Inspired by a building site, these flexible circuits are filled with tiny holes — allowing stress fractures to form in a controlled manner.

Gareth Halfacree
4 years agoHW101 / Wearables
Inspired by a construction site, these flexible circuits are seriously durable. (📷: Lee et al)

Researchers at the Daegu Gyeongbuk Institute of Science and Technology (DGIST) have discovered a method for making flexible thin-film electronic circuits considerably more durable — by filling them with thousands of tiny holes.

Flexible printed circuit boards are fantastic inventions, particularly in the wearables field: Rather than needing a flat section of a device to hold the electronics, you can curve them — and even actively bend them in use. The latter feature, however, is tempered with the fact that repeated bending introduces weaknesses and tiny cracks into the circuit - eventually causing it to fail.

"We happened to be passing by a construction site when we saw steel plates with holes, often used in construction," says Professor Jae Eun Jang of the inspiration behind his team's solution to the flexible circuit problem. "We knew that these steel plates with holes are used to reduce stress.

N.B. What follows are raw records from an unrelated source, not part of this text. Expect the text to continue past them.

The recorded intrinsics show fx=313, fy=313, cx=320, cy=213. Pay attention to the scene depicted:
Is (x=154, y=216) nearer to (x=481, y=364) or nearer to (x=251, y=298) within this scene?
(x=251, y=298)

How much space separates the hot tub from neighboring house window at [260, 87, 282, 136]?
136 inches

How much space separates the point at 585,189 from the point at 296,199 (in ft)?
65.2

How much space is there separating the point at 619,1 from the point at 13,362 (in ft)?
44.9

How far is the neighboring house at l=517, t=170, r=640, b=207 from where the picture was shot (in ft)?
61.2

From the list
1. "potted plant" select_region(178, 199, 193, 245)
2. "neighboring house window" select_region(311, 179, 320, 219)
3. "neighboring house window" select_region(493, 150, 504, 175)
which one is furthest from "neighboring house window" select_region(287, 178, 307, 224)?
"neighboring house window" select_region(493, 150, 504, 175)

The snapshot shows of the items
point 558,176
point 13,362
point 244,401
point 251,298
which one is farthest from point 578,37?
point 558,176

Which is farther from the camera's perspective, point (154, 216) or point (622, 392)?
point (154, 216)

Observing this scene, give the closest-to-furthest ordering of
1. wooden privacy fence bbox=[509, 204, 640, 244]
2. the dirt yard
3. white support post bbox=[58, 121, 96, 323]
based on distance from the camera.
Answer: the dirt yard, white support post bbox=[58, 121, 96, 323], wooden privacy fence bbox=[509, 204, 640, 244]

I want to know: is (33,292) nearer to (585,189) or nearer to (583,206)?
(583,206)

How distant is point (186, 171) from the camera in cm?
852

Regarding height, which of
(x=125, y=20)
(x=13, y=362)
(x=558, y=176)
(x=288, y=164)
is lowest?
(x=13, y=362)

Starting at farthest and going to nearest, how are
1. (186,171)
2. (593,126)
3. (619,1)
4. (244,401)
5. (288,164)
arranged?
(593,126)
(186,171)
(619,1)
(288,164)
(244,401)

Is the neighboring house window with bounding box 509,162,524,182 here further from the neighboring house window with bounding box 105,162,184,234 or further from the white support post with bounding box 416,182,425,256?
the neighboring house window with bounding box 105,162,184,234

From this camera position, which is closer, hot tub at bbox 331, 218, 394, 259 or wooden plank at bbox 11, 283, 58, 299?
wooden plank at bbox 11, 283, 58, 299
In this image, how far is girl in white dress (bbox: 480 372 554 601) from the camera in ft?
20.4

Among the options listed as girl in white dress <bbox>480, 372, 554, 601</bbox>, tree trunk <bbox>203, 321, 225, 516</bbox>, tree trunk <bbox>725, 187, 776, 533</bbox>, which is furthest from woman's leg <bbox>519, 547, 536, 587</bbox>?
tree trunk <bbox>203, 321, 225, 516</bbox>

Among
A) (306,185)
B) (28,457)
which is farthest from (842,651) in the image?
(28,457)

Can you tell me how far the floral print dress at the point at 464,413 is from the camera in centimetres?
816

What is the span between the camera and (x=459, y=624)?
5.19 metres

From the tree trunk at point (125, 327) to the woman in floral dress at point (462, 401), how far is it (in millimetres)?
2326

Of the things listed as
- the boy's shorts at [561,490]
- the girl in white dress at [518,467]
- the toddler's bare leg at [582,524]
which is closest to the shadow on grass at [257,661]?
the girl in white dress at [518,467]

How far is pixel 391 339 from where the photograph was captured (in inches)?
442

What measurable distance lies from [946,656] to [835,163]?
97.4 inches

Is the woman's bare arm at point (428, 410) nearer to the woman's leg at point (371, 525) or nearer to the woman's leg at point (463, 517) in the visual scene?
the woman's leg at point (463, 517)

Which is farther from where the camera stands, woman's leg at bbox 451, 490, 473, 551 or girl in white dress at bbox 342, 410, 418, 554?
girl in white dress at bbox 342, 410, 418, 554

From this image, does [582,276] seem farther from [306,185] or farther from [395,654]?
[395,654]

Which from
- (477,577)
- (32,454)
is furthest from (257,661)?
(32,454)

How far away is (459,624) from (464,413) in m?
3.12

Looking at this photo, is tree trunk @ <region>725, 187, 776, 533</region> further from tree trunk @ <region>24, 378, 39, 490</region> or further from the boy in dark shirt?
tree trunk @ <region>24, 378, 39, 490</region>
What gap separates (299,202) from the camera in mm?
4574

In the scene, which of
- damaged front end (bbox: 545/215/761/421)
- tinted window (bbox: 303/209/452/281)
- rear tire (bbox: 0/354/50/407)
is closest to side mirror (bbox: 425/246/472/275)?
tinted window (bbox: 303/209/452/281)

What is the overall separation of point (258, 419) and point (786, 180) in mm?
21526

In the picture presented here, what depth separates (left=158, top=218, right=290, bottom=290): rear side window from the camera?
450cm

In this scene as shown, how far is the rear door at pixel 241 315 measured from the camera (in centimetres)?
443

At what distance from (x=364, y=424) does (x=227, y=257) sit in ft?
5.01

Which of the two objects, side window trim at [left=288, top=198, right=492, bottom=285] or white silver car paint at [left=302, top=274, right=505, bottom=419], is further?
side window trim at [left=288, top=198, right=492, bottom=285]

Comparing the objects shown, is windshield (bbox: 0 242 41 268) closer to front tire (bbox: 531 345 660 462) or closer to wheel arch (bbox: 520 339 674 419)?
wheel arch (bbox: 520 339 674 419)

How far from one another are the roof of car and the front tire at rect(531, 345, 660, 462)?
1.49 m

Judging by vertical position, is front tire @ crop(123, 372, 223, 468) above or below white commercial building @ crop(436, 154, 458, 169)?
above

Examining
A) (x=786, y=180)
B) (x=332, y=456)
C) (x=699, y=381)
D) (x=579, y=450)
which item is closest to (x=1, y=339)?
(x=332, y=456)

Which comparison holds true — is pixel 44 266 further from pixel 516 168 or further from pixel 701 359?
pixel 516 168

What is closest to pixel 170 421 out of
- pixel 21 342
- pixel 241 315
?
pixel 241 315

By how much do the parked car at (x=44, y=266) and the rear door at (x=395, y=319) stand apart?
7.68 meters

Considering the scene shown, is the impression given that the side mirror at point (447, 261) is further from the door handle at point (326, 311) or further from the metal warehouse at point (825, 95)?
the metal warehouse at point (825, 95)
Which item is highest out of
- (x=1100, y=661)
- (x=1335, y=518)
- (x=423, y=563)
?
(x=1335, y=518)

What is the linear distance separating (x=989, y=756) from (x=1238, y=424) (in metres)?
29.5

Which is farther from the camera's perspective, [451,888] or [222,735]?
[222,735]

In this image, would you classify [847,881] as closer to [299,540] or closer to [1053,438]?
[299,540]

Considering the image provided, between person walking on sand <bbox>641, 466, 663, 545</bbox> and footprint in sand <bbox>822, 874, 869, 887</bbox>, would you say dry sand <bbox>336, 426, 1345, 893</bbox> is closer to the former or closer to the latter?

"We thought that this method could also be a solution in the micrometer world and, based on this idea, we began conducting experiments. Our devices were able to maintain conductivity up to 300,000 bending cycles, which means that they can be bent over 80 times a day for 10 years."

The solution, directly inspired by those steel plates: Micrometre-size holes drilled through the flexible circuit board in a zig-zag pattern. While it does nothing to prevent the tiny stress cracks from forming in the first place, it ensures that they can only spread between two adjacent holes — in much the same way ripstop nylon prevents rips from spreading the length of the material.

While the researchers haven't discussed a timescale for getting the technology into production, they have indicated that it would be easy for manufacturers to adopt the approach using equipment already used for display manufacturing.

The team's work has been published under closed-access terms in the journal ACS Applied Materials & Interfaces.